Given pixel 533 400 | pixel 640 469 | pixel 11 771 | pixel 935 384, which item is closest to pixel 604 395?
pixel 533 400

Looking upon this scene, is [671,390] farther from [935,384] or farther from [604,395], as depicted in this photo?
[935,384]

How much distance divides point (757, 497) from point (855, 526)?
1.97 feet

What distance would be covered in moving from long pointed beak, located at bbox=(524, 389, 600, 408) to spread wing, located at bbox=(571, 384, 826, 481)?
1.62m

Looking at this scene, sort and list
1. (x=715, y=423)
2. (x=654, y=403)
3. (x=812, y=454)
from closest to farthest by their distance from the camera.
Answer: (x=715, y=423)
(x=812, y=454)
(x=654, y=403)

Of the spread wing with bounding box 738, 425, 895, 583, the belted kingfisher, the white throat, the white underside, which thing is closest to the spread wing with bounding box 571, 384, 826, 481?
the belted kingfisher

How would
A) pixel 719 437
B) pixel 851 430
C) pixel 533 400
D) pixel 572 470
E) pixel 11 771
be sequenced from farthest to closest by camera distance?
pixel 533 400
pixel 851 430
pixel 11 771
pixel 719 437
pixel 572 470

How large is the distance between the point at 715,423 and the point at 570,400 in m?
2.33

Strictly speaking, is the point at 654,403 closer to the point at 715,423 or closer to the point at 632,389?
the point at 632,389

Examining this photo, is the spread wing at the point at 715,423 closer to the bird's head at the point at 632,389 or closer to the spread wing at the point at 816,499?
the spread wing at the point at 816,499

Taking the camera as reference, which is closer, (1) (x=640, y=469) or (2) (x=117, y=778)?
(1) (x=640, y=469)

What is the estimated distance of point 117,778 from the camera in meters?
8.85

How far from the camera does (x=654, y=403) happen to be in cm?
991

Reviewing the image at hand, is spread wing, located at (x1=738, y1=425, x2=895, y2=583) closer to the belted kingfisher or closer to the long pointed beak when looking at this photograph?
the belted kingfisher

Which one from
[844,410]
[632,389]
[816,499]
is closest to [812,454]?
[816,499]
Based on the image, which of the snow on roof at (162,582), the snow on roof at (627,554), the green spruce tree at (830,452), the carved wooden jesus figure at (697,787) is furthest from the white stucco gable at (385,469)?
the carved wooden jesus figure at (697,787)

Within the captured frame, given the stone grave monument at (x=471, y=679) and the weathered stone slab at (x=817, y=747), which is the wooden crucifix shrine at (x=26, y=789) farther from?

::::::::

**Task goal**
Present the records as a Markdown table with the columns Number and Line, starting at the line that contains "Reviewing the image" and continuing through the end of the records, with both ends included and blank lines omitted.

**Result of this task**
| Number | Line |
|---|---|
| 1 | Reviewing the image at hand, is spread wing, located at (x1=738, y1=425, x2=895, y2=583) closer to the belted kingfisher or closer to the long pointed beak when looking at this photograph? |
| 2 | the belted kingfisher |
| 3 | Which one from |
| 4 | [844,410] |
| 5 | [632,389] |
| 6 | [816,499] |
| 7 | is closest to [812,454]? |
| 8 | [816,499] |
| 9 | Based on the image, which of the snow on roof at (162,582), the snow on roof at (627,554), the green spruce tree at (830,452), the carved wooden jesus figure at (697,787) is furthest from the white stucco gable at (385,469)? |
| 10 | the carved wooden jesus figure at (697,787) |
| 11 | Within the captured frame, given the stone grave monument at (x=471, y=679) and the weathered stone slab at (x=817, y=747), which is the wooden crucifix shrine at (x=26, y=789) farther from? |